Impact of rice straw biochar addition on the sorption and leaching of phenylurea herbicides in saturated sand column

Abstract

The application of phenylurea herbicides (PUHs) may lead to the extensive distribution in soils, while the role of straw biochar as a soil amendment on the transport and sorption of PUHs are still unclear. Thus, the transport and sorption behavior of three typical PUHs with rice straw biochar (RSB) was studied in both adsorption simulation experiments of aqueous solution and packed column experiments. The sorption mechanism of RSB to herbicides was investigated through batch sorption studies with three influencing factors including dosage of RSB, pH, and ionic strength (IS) with orthogonal test.
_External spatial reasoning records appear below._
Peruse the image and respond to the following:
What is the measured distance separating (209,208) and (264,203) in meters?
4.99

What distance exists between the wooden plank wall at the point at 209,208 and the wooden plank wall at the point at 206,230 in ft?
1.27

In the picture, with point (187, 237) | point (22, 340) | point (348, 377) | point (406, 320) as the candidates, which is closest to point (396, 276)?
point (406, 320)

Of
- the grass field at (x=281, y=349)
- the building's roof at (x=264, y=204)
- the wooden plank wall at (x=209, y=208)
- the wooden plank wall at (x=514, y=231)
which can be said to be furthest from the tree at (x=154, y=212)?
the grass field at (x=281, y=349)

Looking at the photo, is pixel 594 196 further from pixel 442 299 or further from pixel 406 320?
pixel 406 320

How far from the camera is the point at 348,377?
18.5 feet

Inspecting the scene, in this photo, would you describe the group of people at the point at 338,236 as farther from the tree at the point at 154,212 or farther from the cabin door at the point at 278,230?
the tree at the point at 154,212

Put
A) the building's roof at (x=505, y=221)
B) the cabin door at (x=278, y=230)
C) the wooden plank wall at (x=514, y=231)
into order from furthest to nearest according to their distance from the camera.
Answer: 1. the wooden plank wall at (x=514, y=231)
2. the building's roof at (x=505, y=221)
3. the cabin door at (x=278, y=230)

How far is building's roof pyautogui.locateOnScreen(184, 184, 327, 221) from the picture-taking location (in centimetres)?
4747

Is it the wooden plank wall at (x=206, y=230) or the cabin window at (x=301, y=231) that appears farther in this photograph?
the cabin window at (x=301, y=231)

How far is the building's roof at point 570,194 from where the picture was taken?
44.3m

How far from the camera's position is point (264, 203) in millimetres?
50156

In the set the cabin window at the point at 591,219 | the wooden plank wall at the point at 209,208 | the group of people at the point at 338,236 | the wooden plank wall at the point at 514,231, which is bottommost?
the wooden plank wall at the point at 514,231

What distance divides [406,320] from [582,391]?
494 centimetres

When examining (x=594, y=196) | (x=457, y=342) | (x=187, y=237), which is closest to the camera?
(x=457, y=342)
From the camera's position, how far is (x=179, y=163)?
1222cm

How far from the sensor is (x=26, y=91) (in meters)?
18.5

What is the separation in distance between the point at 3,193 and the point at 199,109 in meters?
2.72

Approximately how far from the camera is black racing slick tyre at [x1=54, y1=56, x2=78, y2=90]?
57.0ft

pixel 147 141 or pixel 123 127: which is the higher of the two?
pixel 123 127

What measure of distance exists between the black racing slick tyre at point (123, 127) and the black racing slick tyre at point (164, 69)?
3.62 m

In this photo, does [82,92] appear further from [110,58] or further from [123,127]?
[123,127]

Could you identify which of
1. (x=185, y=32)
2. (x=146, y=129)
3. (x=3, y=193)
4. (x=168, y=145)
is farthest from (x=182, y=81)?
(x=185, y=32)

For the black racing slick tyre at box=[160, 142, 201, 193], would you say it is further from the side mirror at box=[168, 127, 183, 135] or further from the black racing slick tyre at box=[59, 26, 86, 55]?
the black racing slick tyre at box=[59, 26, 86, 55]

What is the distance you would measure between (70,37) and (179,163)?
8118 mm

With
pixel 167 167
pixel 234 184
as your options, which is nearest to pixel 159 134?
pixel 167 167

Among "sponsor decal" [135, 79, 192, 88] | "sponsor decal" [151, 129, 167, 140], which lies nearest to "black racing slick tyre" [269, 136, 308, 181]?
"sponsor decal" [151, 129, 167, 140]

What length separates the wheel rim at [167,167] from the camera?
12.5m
The sorption coefficients were improved significantly by increasing the dosage of RSB, while there was no obvious influence by enhancing the pH and IS value. The optimal sorption conditions (pH value at 3, IS at 0.1 M, and RSB dosage at 60 mg) of three herbicides were set and the maximum removal rates of Monuron, Diuron, and Linuron were 41.9%, 25%, and 56.8%, respectively. The co-transport process of RSB and PUHs were investigated under different RSB dosage, pH value, and IS value. The retention effect increased greatly with enhancing the RSB dosage and pH value. However, IS did not have a significant influence on the retention of RSB, and therefore it had little effect on the adsorption capacity, which was consistent with the results of sorption experiments. The breakthrough curves (BTCs) for co-transport were well simulated by the two-site non-equilibrium convection–dispersion equation (CDE). Most of the regression coefficients (R2) were above 0.99, which uncovered the co-transport in packed column were affected by physical absorption and chemical forces. According to the fitting parameters analysis, the RSB particles and PUHs were subjected to a greater resistance and a stronger stability by reducing pH value in porous media. The presence of RSB increased the amount of dynamic sorption sites in the entire co-transport system, which led to a significant promotion of the PUHs' sorption and interception.